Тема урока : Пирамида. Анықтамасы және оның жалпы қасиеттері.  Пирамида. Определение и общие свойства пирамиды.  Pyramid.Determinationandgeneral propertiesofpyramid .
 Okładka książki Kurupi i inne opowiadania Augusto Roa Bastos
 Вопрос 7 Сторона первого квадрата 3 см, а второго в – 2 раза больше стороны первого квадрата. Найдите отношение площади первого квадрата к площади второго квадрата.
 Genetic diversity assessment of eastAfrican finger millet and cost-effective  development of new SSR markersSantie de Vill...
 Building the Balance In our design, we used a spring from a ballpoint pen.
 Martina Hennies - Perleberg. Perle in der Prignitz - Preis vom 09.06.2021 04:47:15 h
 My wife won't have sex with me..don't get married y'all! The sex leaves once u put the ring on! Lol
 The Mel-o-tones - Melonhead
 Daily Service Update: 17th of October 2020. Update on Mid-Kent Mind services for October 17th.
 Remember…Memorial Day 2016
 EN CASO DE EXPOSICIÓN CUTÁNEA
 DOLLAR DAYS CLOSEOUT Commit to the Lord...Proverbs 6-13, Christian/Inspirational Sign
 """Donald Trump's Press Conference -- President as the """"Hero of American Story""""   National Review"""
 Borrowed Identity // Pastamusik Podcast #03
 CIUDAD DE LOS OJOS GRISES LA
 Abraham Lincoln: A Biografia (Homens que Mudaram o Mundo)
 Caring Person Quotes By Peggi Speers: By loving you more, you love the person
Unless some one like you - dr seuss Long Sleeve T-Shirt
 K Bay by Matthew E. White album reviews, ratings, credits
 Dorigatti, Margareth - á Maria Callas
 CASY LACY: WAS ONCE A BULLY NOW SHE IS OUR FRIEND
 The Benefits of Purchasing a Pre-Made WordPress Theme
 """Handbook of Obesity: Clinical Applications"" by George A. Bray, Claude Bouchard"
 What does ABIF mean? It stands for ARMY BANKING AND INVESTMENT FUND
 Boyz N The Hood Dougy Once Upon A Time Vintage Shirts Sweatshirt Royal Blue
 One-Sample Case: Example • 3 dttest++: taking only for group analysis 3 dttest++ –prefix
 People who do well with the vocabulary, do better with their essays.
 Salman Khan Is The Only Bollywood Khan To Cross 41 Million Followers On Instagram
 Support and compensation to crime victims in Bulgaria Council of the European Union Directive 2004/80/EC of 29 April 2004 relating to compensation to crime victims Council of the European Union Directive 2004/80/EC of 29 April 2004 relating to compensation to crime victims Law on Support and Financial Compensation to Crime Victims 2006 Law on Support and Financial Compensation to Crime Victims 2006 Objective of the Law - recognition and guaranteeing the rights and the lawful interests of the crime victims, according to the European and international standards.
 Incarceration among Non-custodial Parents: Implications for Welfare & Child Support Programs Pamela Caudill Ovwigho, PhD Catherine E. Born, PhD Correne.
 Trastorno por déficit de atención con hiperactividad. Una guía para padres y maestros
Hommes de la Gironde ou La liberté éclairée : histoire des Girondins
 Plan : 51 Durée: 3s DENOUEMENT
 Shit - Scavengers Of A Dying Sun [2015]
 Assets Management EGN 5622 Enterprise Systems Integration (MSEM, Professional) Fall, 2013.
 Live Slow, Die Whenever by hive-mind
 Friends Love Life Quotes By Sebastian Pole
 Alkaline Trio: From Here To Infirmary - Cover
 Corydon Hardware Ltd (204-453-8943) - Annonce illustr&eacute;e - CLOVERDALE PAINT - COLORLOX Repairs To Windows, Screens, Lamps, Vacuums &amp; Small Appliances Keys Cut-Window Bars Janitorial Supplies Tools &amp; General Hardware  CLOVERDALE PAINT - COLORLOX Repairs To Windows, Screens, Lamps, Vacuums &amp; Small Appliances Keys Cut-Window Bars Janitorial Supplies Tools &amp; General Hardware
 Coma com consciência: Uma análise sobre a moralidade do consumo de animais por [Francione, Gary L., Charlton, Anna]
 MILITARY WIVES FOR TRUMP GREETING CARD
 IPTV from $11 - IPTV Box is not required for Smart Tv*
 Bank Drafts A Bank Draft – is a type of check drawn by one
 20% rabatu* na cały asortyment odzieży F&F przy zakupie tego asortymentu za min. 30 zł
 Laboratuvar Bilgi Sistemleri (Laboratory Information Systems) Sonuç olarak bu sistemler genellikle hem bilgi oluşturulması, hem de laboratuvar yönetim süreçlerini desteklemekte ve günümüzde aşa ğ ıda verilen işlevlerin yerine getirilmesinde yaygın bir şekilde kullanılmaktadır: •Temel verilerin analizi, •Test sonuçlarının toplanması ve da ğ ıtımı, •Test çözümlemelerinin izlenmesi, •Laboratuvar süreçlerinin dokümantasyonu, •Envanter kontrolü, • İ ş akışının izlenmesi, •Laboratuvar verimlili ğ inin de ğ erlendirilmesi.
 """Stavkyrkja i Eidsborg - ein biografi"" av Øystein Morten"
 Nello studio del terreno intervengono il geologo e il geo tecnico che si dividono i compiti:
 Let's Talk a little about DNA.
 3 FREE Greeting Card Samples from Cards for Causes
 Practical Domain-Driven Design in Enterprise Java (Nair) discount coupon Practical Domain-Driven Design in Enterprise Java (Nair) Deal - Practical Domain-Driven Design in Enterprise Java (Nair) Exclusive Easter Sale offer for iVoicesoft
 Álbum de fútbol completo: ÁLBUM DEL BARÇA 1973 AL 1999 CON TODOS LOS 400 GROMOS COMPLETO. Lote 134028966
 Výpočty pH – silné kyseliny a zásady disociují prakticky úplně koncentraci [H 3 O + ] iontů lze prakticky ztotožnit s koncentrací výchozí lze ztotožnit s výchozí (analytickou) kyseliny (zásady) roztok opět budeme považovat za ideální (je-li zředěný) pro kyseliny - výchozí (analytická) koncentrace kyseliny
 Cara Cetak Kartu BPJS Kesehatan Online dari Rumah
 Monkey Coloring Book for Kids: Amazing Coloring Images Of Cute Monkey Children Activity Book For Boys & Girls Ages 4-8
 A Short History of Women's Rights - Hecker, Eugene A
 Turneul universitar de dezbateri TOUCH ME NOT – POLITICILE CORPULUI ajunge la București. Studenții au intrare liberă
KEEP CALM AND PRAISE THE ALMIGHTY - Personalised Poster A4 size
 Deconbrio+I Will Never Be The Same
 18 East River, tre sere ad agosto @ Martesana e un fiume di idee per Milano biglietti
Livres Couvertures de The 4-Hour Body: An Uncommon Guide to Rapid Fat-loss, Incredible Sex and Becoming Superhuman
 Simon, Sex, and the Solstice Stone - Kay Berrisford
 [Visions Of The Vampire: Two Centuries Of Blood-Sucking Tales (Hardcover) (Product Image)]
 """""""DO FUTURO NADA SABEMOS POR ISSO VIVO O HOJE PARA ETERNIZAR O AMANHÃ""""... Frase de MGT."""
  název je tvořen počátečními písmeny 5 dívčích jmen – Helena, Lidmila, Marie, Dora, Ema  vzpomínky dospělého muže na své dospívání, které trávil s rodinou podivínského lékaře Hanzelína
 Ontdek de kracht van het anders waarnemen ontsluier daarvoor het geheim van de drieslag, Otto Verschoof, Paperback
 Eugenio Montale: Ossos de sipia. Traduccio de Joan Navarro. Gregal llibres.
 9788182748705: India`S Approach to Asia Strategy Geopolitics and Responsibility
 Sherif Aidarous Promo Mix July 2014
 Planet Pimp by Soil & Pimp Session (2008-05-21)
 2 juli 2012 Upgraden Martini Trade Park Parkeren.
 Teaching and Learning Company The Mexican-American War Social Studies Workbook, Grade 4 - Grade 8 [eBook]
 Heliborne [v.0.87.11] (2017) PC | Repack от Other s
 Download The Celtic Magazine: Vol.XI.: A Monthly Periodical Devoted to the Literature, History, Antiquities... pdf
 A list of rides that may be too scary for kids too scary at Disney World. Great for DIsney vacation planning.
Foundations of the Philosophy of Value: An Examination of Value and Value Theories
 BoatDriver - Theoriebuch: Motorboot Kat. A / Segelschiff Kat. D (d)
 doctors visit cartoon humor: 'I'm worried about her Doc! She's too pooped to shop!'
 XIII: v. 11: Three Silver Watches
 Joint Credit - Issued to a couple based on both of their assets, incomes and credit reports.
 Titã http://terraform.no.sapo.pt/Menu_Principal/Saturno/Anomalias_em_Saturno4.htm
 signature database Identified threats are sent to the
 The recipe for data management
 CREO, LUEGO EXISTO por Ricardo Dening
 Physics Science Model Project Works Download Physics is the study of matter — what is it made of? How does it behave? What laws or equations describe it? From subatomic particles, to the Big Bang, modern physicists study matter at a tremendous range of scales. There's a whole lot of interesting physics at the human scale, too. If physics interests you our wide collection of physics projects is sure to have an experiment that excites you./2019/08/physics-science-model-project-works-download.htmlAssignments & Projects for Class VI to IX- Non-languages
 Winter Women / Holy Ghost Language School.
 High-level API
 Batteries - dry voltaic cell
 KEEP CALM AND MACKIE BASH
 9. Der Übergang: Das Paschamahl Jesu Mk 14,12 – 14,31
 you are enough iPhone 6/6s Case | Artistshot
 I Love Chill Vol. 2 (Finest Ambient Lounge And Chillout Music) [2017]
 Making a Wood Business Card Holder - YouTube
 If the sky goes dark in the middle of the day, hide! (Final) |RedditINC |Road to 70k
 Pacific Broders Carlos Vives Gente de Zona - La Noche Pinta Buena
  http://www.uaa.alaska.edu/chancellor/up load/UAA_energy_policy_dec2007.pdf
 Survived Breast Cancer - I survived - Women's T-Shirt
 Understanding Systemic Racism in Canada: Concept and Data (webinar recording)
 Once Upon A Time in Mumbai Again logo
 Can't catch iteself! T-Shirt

——

What you give back must be the stretch above, starting at the line with "Nello studio del" and ending at the line with "[Visions Of The", copied exactly.

_Answer to the problem_:
 Nello studio del terreno intervengono il geologo e il geo tecnico che si dividono i compiti:
 Let's Talk a little about DNA.
 3 FREE Greeting Card Samples from Cards for Causes
 Practical Domain-Driven Design in Enterprise Java (Nair) discount coupon Practical Domain-Driven Design in Enterprise Java (Nair) Deal - Practical Domain-Driven Design in Enterprise Java (Nair) Exclusive Easter Sale offer for iVoicesoft
 Álbum de fútbol completo: ÁLBUM DEL BARÇA 1973 AL 1999 CON TODOS LOS 400 GROMOS COMPLETO. Lote 134028966
 Výpočty pH – silné kyseliny a zásady disociují prakticky úplně koncentraci [H 3 O + ] iontů lze prakticky ztotožnit s koncentrací výchozí lze ztotožnit s výchozí (analytickou) kyseliny (zásady) roztok opět budeme považovat za ideální (je-li zředěný) pro kyseliny - výchozí (analytická) koncentrace kyseliny
 Cara Cetak Kartu BPJS Kesehatan Online dari Rumah
 Monkey Coloring Book for Kids: Amazing Coloring Images Of Cute Monkey Children Activity Book For Boys & Girls Ages 4-8
 A Short History of Women's Rights - Hecker, Eugene A
 Turneul universitar de dezbateri TOUCH ME NOT – POLITICILE CORPULUI ajunge la București. Studenții au intrare liberă
KEEP CALM AND PRAISE THE ALMIGHTY - Personalised Poster A4 size
 Deconbrio+I Will Never Be The Same
 18 East River, tre sere ad agosto @ Martesana e un fiume di idee per Milano biglietti
Livres Couvertures de The 4-Hour Body: An Uncommon Guide to Rapid Fat-loss, Incredible Sex and Becoming Superhuman
 Simon, Sex, and the Solstice Stone - Kay Berrisford
 [Visions Of The Vampire: Two Centuries Of Blood-Sucking Tales (Hardcover) (Product Image)]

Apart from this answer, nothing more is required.